### TASK OBJECTIVE
Report how many lines of the entries below contain the string "years". Give only the number.

*** Opening EXERCISE DATA ***

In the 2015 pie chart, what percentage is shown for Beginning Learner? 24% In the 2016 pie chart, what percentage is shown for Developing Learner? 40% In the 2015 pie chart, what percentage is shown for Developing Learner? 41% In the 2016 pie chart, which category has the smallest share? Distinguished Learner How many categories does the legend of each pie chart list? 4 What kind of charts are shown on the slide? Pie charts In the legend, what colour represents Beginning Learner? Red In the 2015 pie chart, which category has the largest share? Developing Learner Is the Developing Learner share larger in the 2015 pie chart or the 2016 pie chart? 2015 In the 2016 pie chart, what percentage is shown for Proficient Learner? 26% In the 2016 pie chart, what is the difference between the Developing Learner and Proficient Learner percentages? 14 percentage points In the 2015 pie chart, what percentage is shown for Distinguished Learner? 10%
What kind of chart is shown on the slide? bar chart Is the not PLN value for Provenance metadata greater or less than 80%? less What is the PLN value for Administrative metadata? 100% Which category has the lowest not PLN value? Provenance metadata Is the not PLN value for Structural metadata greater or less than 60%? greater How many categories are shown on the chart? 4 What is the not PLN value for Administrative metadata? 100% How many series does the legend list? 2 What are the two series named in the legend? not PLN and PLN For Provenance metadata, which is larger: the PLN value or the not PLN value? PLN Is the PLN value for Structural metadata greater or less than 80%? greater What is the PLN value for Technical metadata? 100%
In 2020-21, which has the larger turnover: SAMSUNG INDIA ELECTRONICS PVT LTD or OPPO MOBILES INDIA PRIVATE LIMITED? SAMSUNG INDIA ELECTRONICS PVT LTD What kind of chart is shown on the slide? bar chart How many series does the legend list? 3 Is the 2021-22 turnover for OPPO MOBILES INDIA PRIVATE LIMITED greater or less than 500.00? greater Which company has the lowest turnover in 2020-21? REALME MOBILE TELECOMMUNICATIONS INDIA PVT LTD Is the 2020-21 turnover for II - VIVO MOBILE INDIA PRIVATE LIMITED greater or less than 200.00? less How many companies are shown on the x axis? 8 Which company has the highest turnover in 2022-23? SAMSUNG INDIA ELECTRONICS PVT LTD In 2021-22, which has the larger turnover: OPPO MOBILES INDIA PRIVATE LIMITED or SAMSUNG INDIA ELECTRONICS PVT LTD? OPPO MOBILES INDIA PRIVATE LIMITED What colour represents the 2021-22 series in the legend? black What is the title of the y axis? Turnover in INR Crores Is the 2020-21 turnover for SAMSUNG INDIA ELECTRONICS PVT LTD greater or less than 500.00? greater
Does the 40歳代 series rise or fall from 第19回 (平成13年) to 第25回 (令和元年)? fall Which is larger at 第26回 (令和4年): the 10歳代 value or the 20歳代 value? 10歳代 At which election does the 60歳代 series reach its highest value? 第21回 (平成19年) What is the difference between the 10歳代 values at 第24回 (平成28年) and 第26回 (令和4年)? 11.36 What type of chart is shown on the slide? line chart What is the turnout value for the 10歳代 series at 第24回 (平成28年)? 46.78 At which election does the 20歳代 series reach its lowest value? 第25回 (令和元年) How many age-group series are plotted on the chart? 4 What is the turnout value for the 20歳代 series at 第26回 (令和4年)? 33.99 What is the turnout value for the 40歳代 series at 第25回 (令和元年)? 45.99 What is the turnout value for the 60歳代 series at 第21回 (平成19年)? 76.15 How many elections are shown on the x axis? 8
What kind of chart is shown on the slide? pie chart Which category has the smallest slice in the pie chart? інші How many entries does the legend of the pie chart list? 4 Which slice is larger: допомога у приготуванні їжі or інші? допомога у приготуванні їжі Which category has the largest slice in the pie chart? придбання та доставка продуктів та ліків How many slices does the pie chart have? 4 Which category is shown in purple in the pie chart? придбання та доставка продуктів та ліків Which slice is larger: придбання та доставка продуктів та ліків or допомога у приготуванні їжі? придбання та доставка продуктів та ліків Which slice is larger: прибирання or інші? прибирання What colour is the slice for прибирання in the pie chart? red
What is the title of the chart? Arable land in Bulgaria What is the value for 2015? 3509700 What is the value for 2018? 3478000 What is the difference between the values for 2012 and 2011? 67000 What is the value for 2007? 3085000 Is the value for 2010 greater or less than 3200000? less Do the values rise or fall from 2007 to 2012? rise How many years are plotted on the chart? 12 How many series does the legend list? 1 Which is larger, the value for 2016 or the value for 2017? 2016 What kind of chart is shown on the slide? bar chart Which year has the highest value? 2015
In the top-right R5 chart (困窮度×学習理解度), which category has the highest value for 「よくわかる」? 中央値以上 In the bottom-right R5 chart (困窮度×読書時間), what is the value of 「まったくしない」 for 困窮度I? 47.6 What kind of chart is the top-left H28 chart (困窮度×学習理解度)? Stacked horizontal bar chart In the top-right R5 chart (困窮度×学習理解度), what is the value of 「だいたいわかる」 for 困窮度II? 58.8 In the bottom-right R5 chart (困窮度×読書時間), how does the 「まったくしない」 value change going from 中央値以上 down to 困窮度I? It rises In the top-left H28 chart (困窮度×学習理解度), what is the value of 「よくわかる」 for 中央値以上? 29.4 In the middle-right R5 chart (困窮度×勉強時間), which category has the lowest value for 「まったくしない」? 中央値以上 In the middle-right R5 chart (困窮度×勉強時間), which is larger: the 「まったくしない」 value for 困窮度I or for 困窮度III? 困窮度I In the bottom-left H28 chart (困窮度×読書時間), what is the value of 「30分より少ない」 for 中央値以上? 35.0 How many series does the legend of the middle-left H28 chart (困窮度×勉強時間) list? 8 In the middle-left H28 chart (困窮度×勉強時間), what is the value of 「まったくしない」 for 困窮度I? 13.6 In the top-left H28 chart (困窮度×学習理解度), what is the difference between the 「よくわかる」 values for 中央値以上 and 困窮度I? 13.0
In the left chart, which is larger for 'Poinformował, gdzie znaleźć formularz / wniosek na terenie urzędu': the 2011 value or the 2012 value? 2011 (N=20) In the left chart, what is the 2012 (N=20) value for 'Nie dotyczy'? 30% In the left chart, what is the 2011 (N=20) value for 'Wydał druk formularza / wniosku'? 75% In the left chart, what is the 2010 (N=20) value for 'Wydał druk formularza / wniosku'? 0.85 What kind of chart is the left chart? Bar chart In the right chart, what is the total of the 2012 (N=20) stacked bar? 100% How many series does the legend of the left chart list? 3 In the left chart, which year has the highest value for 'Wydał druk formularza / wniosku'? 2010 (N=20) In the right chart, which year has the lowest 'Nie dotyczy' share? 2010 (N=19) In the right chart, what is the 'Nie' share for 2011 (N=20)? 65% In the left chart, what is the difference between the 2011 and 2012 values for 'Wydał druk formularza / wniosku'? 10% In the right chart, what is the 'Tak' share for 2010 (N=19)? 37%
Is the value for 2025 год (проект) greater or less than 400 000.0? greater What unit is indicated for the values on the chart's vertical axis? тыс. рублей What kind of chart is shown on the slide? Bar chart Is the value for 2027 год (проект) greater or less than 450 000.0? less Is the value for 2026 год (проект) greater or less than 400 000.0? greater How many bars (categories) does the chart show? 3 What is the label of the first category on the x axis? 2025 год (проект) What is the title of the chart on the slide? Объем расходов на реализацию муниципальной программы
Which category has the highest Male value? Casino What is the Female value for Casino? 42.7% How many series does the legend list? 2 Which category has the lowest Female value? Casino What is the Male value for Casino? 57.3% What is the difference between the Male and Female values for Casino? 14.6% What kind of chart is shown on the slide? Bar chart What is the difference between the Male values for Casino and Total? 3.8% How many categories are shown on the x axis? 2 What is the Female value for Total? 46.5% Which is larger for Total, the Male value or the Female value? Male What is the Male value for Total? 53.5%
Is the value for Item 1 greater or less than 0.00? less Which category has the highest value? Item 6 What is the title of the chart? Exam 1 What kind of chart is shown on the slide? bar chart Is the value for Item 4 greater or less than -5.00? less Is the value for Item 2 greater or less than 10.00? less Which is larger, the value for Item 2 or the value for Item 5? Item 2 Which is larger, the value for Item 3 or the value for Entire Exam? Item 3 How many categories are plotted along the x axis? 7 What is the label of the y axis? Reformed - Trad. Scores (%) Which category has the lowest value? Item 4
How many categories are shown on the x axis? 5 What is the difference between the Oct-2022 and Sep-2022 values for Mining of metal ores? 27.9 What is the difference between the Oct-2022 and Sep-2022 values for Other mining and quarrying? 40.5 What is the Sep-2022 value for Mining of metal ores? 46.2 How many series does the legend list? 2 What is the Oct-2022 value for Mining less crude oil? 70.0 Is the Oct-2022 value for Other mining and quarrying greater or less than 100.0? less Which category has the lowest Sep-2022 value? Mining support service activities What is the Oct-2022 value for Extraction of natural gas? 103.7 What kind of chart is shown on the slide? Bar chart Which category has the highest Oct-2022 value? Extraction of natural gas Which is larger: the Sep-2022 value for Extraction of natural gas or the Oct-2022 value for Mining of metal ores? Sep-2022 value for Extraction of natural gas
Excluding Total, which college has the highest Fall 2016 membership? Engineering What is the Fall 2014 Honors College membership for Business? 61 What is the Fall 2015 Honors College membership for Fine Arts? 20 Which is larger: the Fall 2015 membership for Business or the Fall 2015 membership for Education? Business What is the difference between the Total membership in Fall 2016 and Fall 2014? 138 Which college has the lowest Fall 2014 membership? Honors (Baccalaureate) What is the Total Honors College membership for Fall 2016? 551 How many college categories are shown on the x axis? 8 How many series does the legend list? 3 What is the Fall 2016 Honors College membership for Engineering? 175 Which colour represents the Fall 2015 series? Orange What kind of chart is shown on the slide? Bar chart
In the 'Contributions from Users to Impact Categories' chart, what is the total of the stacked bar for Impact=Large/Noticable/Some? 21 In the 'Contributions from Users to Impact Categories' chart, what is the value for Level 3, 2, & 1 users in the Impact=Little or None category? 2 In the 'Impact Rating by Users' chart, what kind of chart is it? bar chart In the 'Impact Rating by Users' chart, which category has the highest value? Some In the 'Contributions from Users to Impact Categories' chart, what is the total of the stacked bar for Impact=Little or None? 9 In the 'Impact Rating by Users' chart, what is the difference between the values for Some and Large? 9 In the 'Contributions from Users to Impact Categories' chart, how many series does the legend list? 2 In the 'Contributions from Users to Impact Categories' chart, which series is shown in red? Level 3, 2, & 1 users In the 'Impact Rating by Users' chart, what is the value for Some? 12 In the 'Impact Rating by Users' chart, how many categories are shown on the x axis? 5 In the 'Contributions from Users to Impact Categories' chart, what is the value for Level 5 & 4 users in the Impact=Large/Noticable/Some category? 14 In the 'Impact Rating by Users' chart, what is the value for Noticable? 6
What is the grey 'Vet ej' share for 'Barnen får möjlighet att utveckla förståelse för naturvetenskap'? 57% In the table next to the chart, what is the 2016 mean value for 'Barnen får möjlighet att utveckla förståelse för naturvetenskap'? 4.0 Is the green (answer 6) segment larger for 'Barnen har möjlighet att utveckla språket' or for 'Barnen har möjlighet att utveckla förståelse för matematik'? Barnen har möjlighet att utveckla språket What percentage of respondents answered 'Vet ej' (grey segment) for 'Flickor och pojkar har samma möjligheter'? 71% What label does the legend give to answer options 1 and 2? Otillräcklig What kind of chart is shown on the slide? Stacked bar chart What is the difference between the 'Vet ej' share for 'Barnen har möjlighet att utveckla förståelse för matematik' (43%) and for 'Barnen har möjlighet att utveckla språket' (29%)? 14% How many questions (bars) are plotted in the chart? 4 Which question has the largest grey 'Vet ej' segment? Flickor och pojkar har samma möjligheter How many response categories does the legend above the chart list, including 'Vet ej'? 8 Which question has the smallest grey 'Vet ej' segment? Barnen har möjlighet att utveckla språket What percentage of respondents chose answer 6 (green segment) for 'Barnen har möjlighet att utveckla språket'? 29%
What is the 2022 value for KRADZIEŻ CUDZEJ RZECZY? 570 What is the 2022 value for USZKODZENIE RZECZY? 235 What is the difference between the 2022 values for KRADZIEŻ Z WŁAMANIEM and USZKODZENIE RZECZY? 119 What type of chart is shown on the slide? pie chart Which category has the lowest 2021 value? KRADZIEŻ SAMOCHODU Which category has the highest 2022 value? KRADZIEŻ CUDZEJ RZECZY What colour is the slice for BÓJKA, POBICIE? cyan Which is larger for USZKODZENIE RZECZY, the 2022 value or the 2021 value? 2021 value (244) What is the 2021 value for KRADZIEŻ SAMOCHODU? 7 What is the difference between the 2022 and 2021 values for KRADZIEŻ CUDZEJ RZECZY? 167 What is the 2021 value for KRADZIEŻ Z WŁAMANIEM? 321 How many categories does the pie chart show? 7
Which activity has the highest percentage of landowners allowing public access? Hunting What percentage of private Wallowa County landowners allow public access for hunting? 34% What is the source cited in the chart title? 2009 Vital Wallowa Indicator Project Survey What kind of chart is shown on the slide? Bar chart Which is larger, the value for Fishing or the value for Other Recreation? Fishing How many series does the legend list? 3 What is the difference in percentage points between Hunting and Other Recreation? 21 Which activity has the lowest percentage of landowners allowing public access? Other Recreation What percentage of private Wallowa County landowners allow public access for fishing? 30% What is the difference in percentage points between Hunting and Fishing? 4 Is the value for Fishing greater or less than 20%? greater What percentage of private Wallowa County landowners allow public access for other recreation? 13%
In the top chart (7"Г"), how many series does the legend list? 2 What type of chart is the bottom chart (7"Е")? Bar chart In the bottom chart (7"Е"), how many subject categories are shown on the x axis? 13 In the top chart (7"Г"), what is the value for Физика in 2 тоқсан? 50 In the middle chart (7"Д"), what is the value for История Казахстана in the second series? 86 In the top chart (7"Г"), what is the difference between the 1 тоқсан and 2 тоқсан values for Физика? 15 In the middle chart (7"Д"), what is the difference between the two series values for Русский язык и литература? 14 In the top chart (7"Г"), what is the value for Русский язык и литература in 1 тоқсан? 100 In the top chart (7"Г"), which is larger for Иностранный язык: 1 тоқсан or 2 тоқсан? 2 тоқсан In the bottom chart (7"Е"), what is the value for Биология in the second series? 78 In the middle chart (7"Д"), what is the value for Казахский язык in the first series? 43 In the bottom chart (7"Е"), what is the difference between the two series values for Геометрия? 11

*** Closing EXERCISE DATA ***

### TASK RESPONSE
1